Segment Start: Extracted entries

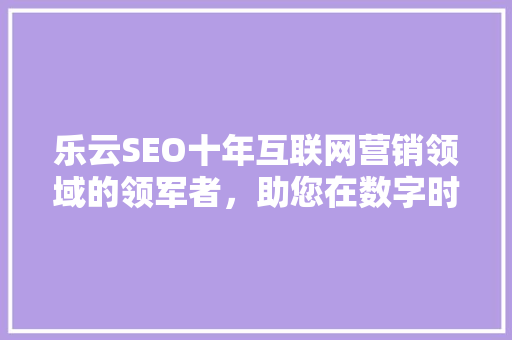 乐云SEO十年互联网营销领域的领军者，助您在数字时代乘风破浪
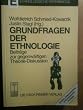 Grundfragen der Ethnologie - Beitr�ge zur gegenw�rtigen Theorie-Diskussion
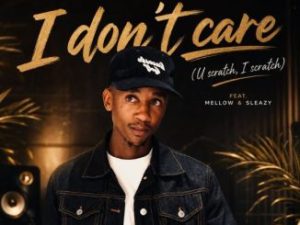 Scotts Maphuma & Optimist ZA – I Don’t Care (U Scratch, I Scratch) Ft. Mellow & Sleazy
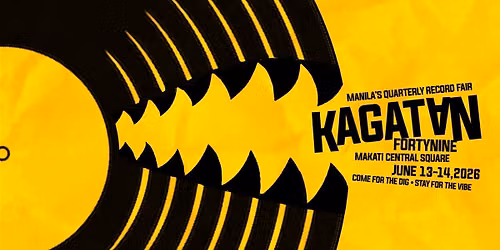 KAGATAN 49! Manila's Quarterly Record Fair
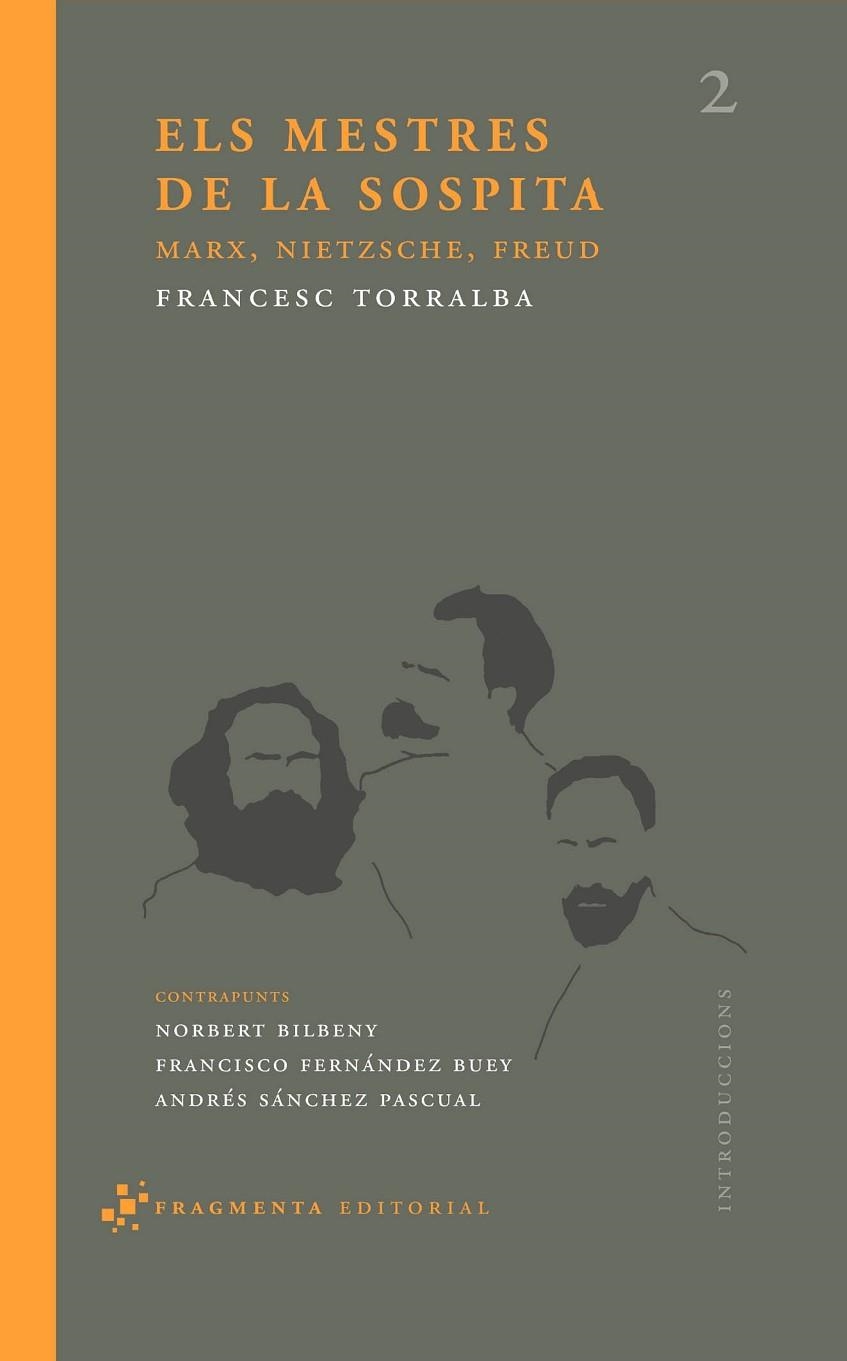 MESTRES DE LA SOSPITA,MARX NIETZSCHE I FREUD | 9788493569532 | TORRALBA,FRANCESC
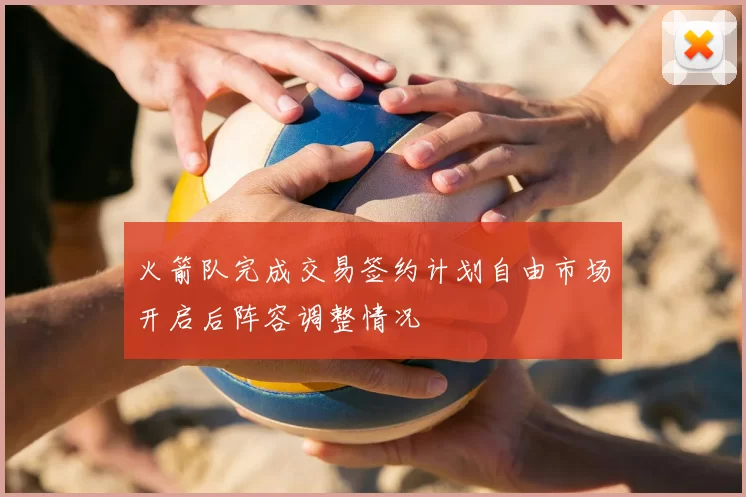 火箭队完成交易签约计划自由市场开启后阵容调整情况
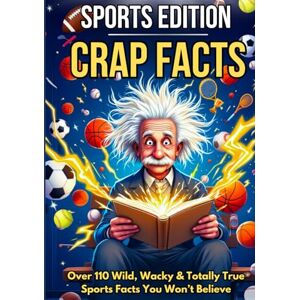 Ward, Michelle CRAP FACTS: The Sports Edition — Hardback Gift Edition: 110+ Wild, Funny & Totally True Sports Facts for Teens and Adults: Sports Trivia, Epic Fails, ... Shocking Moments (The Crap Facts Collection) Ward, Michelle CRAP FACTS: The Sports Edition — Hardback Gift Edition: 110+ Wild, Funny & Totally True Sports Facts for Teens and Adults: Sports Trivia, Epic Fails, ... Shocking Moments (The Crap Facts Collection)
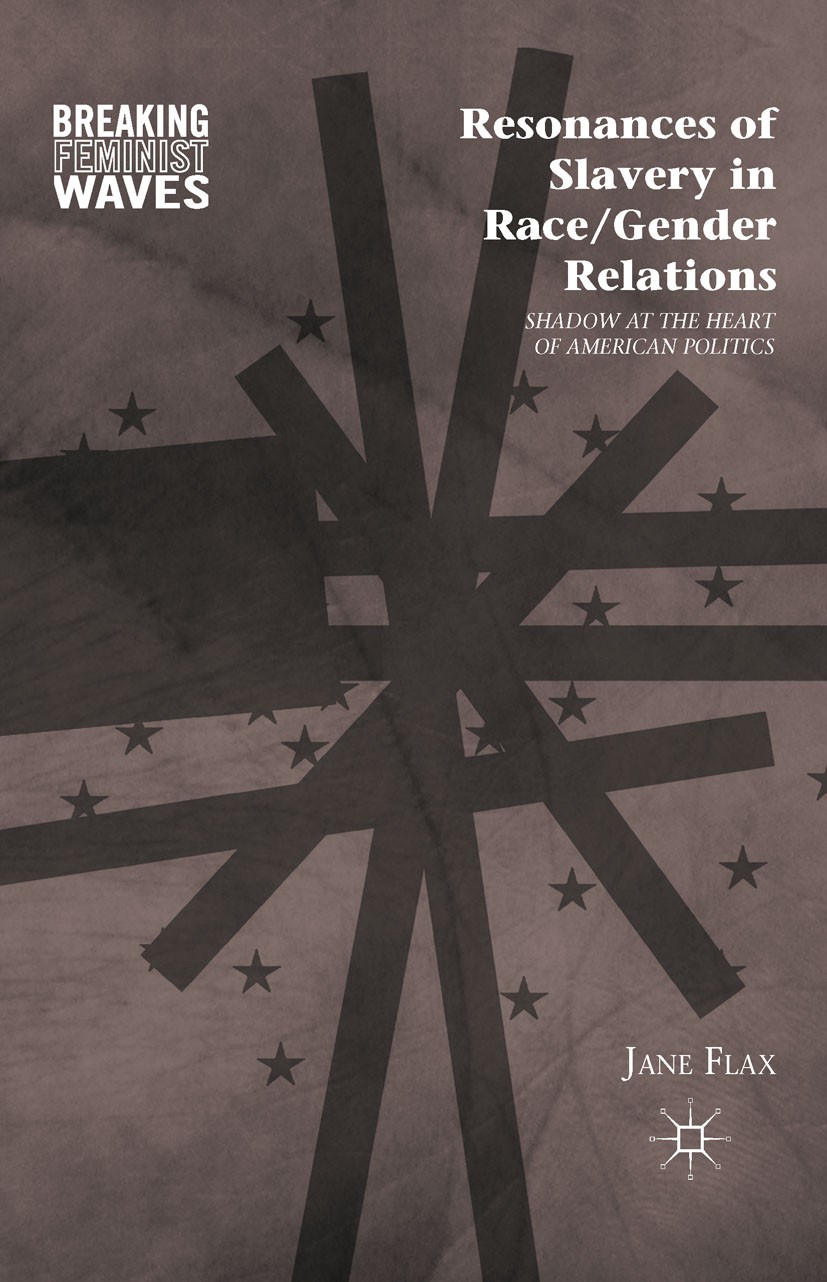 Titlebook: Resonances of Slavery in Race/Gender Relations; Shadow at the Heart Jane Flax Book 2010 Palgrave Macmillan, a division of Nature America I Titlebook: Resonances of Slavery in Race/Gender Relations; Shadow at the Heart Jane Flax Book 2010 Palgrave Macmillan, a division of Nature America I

Segment End: Extracted entries
Segment Start: Extracted entries

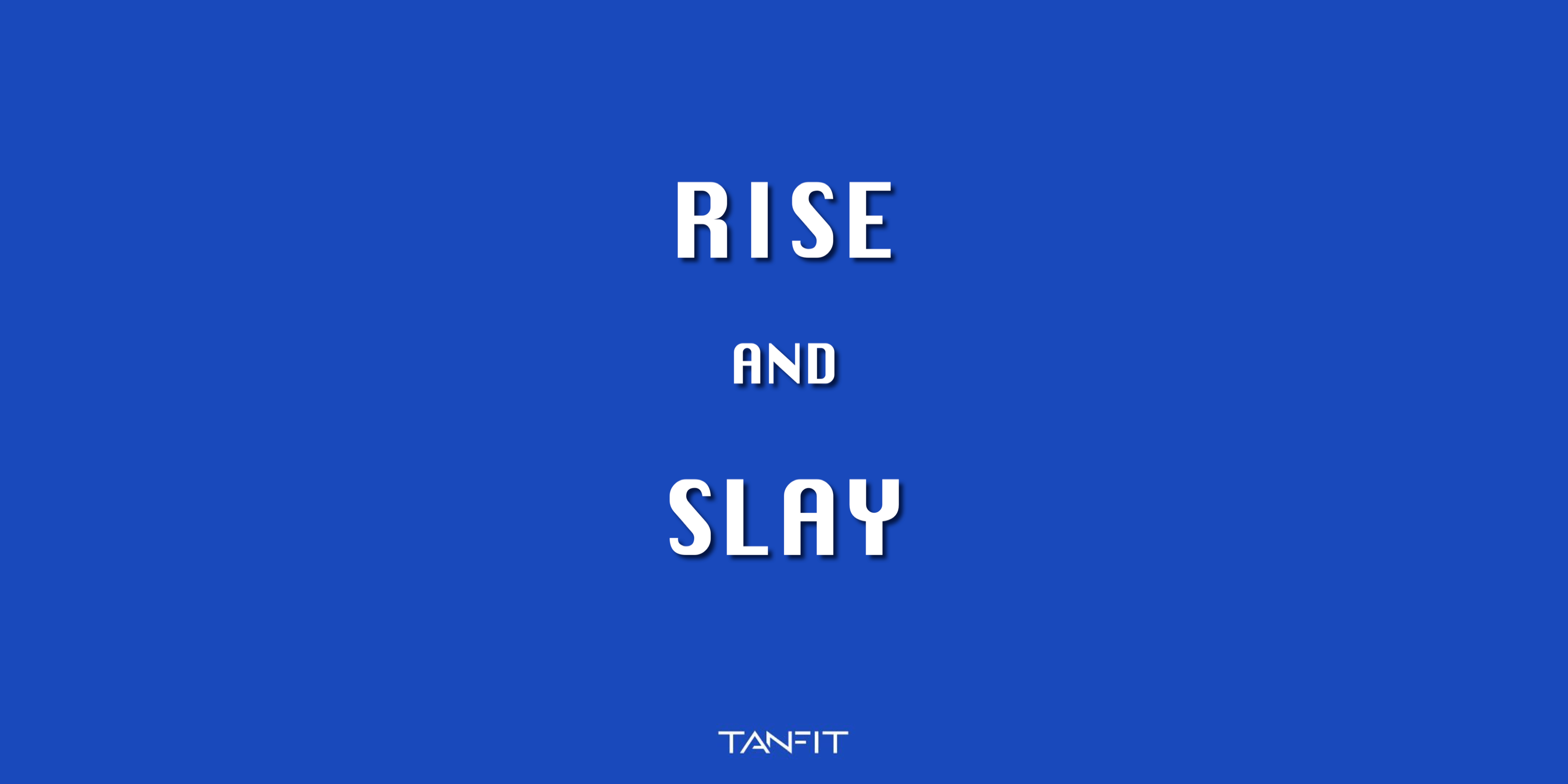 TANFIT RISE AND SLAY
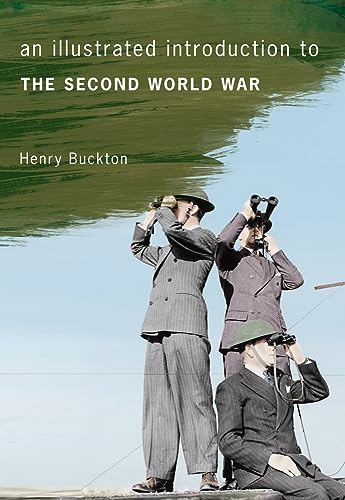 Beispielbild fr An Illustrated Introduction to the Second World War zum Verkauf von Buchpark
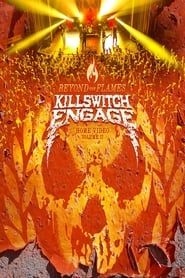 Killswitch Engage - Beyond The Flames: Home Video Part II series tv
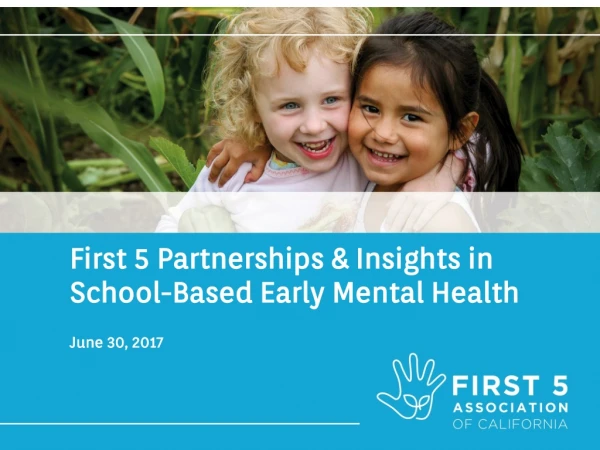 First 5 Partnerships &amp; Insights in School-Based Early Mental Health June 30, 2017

Segment End: Extracted entries
Segment Start: Extracted entries

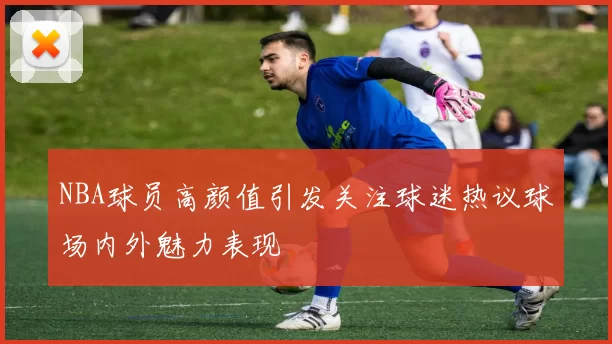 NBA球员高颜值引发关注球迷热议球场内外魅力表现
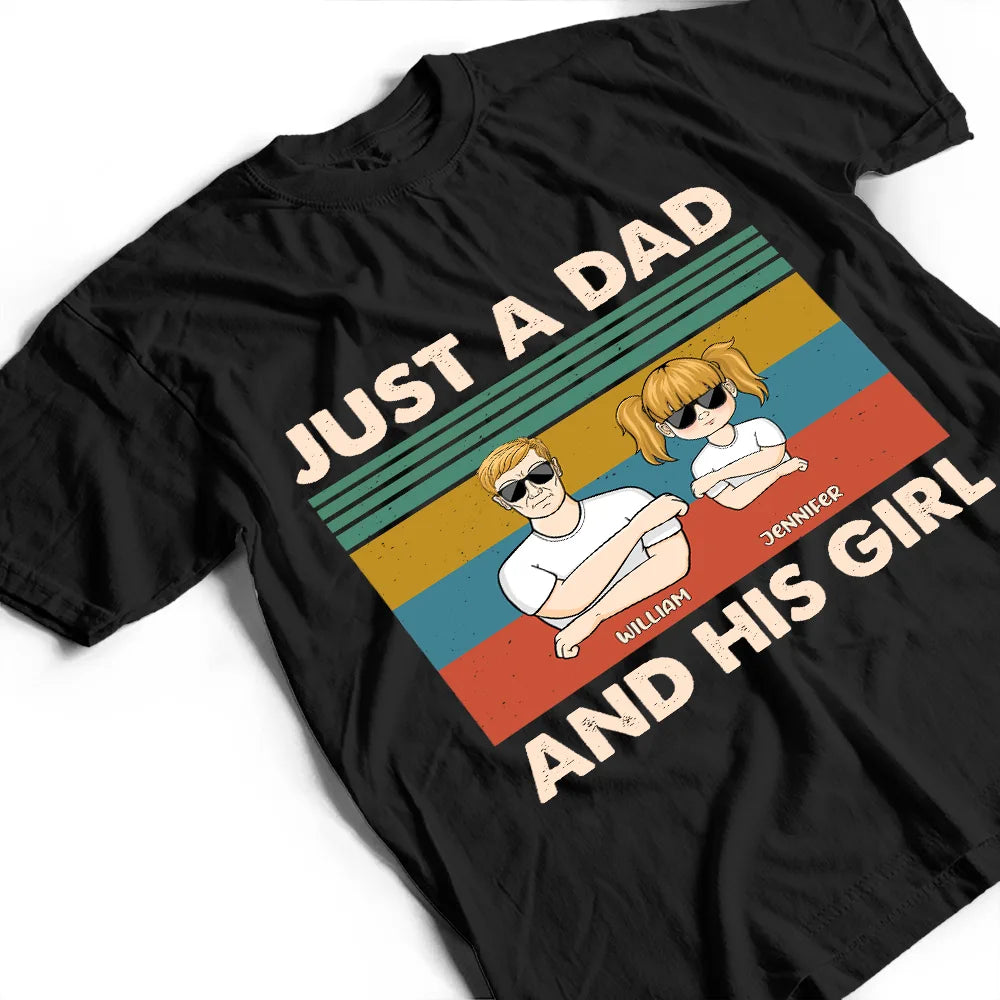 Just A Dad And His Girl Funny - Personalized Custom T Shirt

Segment End: Extracted entries

» Activity: Transcribe the rows from the line holding "TANFIT RISE AND SLAY" through the line holding "First 5 Partnerships", inclusive, reproducing each one identically and leaving out the pictures.

» Problem solution:
 TANFIT RISE AND SLAY
 Beispielbild fr An Illustrated Introduction to the Second World War zum Verkauf von Buchpark
 Killswitch Engage - Beyond The Flames: Home Video Part II series tv
 First 5 Partnerships &amp; Insights in School-Based Early Mental Health June 30, 2017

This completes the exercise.